NRP Spring 2026 Ellen Benz: Rett Syndrome

Imagine keeping a journal of “firsts” for your newborn child; the first time she smiles back at you, the first time she grabs a toy, the first time she says a word. Slowly, you notice you are writing less in your journal. Those ‘firsts’ quietly become ‘lasts.’ These milestones don’t happen often, if at all. New milestones slow down and then stop altogether. Now, you are writing down firsts that you never could have planned for. For parents who have a child with Rett syndrome, this is what they describe when this rare neurodevelopmental disorder enters their lives.

            Children with Rett syndrome develop normally for the first six to eighteen months of life. Then, loss of speech, purposeful hand movements replaced with repetitive motions such as wringing, loss of motor coordination and balance, and slowed physical development are tell-tale symptoms that appear. As time progresses, some children may develop seizures varying in frequency as well as irregular breathing, scoliosis, sleep disturbances, and gait problems. It is not that the child never learned; it is that these skills appeared and then slowly faded away. This neurodevelopmental disorder affects approximately 1 in 10,000 female births and there are roughly 9,000 individuals in the United States living with this syndrome. A loss-of-function mutation in the MECP2 gene, located on the X chromosome, causes Rett syndrome. This is why Rett syndrome almost exclusively affects girls.

            The methyl CpG binding protein 2 (MECP2) gene, implicated in Rett syndrome, acts like a tuner, adjusting other neuronal genes up or down so that neuronal activity stays in balance. MECP2 is located on the X chromosome. Typically, MECP2 is mutated on one X chromosome leading to a “bad X.” Since females have two X chromosomes in each cell, one of these copies is randomly inactivated early in development. This process is known as X-inactivation and ensures that there is equal gene expression and protein production between males and females. Because of this, a mosaic brain is created in which some neurons produce healthy MECP2, while others produce a faulty version of MECP2 or none at all. While this mosaicism provides some benefit as girls are able to survive MECP2 mutations because not every cell carries the “bad X”, this also leads to Rett syndrome with a range of severity. When the mutated MECP2 gene is present, it acts as a broken tuner and is no longer able to appropriately control the volume of gene expression. The neurons are still there, but nothing is in tune.

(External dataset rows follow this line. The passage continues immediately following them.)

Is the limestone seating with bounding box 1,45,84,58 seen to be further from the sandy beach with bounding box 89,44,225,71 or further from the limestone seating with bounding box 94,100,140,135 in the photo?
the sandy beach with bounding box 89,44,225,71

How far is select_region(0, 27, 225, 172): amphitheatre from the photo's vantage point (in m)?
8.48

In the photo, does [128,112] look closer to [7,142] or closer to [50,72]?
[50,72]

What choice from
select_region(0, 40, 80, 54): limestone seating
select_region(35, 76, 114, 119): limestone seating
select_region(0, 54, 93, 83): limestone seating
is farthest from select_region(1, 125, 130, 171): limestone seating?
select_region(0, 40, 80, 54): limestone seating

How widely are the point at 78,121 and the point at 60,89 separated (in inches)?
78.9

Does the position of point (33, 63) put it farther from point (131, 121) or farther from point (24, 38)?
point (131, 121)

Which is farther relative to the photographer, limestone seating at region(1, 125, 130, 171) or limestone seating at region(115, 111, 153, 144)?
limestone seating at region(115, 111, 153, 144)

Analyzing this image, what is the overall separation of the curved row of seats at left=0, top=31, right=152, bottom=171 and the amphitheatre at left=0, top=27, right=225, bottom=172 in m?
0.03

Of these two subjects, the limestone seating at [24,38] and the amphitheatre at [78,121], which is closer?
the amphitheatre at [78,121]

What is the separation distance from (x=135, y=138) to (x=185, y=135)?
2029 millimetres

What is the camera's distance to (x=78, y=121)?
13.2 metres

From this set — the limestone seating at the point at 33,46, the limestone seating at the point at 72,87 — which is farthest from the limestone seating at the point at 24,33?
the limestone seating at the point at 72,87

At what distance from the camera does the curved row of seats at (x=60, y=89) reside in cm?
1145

Boys only have one X chromosome. If that single X chromosome carries the MECP2 loss-of-function mutation, almost all of their neurons will lack a functional MECP2 and there is no backup. This degree of loss is usually not compatible with survival beyond birth or the first year of life. Boys who do survive often have different MECP2 variants or mosaicism that spare some function, and they tend to have earlier and more severe symptoms.

What if there was a way to reset, or at least carefully adjust, the tuner that MECP2 provides for gene activity in neurons? In Rett syndrome, the neurons are still present, but their connections are off. Today, treatment focuses on physical and occupational therapy as well as medications for associated seizures. However, there is still no cure. Directly fixing the MECP2 gene is challenging and the only FDA-approved drug specifically for Rett is trofinetide. Trofinetide is an analog of the GPE fragment cleaved from IGF-1, a growth factor that crosses the blood brain barrier and modulates synaptic maturation and neuroinflammation. In clinical trials, trofinetide reduced neuroinflammation and led to modest but meaningful improvements in overall symptoms. Additionally, there are several early-phase trials that are testing AAV-based gene therapies that can be delivered into the cerebrospinal fluid (CSF) or ventricles of the brain. These viral vectors contain a “mini-gene” version of the MECP2 gene designed to add a working copy while limiting the risk of too much protein. There is also another AAV that delivers a full length MECP2 gene that regulates the amount of protein made by the gene to avoid high levels of MECP2.

MECP2 and Rett show how a single gene can shape the entire course of a person’s life, but they also shed light on something more hopeful. The neurons are still present, they are just improperly tuned. As research moves from supporting these neural circuits with drugs like trofinetide to trying to correct the root of the problem itself, the goal is not only to prevent future ‘lasts’, but also to make space for new firsts that once seemed impossible.